Why did the author use EntityUtils.consume(httpEntity);?

I've come across EntityUtils.consume(httpEntity); and I'm not sure what it really does.

For example:

try {

    //... some code

    HttpEntity httpEntity = httpResponse.getEntity();
    BufferedReader br = new BufferedReader(new InputStreamReader(http.Entity.getContent()));
    String line;
    while ((line = br.readLine())!= null) {
        System.out.println(line);
    }
    EntityUtils.consume(httpEntity);
} catch (Exception e) {
    //code
} finally { 
    httpClient.getConnectionManager().shutdown();
}

Why did the author put in EntityUtils.consume(httpEntity); when the finally block will close the connection and garbage collector will take care of httpEntity?


Solution 1:

It really boils down to being a "good citizen" (and really knowing the contracts of HTTPClient interfaces). What EntityUtils.consume will do is release all resources held by the httpEntity, which essentially implies releasing any underlying Stream and giving the Connection object back to its pool (in the case your connection manager is a multithreaded one) or freeing the connection manager so that it can process the next request.

If you do not consume the entity, what happens really depends on what "shutting down the connection manager" means in the finally clause. Will it close pending streams / connections that have not been sent back to the pool? I'm not sure it will contractually do that (although implementation-wise I think it does). If it does not, then you may be leaking system resources (sockets etc.). What happens can also depend on a possible finalization method of the Entity object that may (if it gets executed at all) release its resources, again, not sure it is in the entity's contract to do that.

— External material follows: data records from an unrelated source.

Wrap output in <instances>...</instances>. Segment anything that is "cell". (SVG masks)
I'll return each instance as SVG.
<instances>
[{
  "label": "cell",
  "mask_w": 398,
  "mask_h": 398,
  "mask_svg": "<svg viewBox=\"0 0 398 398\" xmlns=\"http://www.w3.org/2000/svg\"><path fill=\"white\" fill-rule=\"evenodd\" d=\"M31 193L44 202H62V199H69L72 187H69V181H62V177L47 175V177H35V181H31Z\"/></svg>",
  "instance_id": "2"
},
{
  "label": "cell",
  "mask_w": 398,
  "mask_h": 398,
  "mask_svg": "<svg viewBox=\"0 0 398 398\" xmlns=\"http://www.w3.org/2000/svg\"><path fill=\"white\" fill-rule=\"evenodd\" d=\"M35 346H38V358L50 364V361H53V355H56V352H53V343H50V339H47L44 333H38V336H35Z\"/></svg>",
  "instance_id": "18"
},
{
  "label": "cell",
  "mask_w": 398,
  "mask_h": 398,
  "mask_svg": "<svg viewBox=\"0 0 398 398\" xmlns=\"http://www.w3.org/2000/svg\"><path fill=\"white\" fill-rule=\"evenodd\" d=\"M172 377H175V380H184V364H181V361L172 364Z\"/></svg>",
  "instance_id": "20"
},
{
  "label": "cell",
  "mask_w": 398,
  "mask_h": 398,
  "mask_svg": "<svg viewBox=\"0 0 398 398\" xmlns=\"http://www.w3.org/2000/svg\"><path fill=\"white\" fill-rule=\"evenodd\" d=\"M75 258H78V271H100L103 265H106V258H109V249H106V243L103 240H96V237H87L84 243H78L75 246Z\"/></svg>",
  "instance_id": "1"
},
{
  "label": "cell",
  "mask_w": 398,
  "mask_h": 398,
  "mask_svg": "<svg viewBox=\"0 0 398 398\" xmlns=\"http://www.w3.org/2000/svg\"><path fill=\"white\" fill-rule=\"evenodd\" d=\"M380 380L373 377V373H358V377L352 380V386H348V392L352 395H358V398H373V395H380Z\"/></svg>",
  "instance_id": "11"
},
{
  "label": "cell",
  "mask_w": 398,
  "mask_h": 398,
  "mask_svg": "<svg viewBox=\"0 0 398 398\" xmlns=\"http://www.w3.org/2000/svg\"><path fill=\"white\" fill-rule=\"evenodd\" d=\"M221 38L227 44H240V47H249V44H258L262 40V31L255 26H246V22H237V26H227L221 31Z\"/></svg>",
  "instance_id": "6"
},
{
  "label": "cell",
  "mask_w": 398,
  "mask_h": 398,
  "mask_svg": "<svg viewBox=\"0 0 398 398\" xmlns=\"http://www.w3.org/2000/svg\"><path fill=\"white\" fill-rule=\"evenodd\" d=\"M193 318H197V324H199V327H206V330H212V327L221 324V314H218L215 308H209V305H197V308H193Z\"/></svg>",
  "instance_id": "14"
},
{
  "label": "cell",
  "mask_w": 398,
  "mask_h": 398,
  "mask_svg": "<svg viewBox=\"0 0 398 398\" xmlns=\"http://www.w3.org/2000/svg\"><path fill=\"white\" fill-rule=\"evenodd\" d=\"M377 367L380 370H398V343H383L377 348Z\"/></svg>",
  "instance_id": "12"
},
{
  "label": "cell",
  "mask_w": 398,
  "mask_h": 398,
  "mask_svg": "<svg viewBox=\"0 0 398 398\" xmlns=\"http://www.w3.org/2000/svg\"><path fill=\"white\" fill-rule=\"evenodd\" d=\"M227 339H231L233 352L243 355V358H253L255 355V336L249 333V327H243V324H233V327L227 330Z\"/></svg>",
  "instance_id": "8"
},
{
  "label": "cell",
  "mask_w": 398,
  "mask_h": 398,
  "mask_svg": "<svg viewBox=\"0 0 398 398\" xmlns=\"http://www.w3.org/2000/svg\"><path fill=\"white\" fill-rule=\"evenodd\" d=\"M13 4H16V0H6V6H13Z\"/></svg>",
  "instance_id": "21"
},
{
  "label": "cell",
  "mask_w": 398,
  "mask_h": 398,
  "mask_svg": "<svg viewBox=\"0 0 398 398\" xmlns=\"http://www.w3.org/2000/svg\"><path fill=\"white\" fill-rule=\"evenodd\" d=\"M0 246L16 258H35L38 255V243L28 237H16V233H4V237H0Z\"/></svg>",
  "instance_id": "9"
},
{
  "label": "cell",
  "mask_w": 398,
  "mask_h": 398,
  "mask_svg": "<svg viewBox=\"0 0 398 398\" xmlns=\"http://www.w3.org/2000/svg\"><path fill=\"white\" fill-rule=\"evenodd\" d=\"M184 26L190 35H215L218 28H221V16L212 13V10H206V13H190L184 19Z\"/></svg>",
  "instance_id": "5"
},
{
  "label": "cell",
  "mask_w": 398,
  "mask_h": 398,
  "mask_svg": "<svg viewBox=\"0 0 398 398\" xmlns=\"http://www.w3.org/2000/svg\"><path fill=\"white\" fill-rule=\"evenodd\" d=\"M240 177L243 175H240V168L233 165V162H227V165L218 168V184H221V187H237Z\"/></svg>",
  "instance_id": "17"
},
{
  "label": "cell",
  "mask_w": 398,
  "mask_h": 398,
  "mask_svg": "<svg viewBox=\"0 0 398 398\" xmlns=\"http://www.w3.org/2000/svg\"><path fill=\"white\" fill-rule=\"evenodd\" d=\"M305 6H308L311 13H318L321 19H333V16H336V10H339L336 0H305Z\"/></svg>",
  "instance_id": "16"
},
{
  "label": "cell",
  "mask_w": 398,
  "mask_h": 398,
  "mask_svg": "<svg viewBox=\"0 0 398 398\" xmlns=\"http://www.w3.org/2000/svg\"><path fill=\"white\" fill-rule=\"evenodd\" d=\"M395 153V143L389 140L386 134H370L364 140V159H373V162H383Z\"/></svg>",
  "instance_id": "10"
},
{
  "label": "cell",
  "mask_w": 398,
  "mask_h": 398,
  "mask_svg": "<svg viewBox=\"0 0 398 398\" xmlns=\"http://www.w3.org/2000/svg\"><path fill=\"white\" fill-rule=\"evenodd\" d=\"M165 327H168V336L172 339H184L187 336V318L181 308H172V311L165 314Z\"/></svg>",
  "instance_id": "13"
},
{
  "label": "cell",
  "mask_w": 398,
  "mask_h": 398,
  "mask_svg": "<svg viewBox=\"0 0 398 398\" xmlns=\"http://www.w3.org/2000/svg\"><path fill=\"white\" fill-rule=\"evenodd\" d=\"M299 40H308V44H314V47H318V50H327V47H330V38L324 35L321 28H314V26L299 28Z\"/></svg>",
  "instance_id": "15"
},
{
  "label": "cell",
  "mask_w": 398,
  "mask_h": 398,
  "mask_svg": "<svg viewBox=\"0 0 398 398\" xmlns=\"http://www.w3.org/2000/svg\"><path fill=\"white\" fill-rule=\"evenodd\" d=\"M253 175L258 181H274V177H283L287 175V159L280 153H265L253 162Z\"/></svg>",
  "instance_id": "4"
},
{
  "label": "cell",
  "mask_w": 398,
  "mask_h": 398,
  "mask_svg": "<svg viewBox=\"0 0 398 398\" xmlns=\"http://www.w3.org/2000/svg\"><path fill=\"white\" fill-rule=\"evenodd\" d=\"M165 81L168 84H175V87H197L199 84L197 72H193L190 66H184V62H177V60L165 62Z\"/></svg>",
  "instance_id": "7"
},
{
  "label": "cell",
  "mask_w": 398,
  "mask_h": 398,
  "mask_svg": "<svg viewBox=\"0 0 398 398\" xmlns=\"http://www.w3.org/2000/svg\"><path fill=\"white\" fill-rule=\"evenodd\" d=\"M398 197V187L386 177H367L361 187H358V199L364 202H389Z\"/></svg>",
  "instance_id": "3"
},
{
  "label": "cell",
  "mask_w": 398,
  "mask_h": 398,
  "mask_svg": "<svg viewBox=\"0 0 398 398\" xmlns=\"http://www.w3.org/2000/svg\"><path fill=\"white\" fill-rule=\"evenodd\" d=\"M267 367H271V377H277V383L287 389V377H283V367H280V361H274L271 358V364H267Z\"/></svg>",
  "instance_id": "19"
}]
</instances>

Let's suppose for a minute that the ConnectionManager actually closes all pending resources gracefully when it shuts down. Would you still need to consume the Entity? I say yes, because one month from now, someone will modify your code and make a second HTTP call in the same try/finally block, and may be unable to do so because you have not freed resources the way you should have (e.g. if you client is on a single connection pool, not freeing the first connection will make a second call fail).

So my point is : Entities are resources, and resources should be freed when they are not needed. Counting on others to free them for you at a later point may hurt you in the future. The original author may have thought along those lines.

As a side note, notice that the implementation you wrote will actually consume the reader up to the end of the underlying stream, so the consume call will actually do nothing at all, but in my opinion, this is an implementation detail (out of the top of my head, once a response stream as been completely read, the connection object is automatically released / sent back to the pool in http client). Note also that all this Consume logic is also abstracted away from you if you use the ResponseHandler mecanism the API offers. Finally, the API does not guarantee that response.getEntity will never return null, so you should check that to avoid NullPointerException.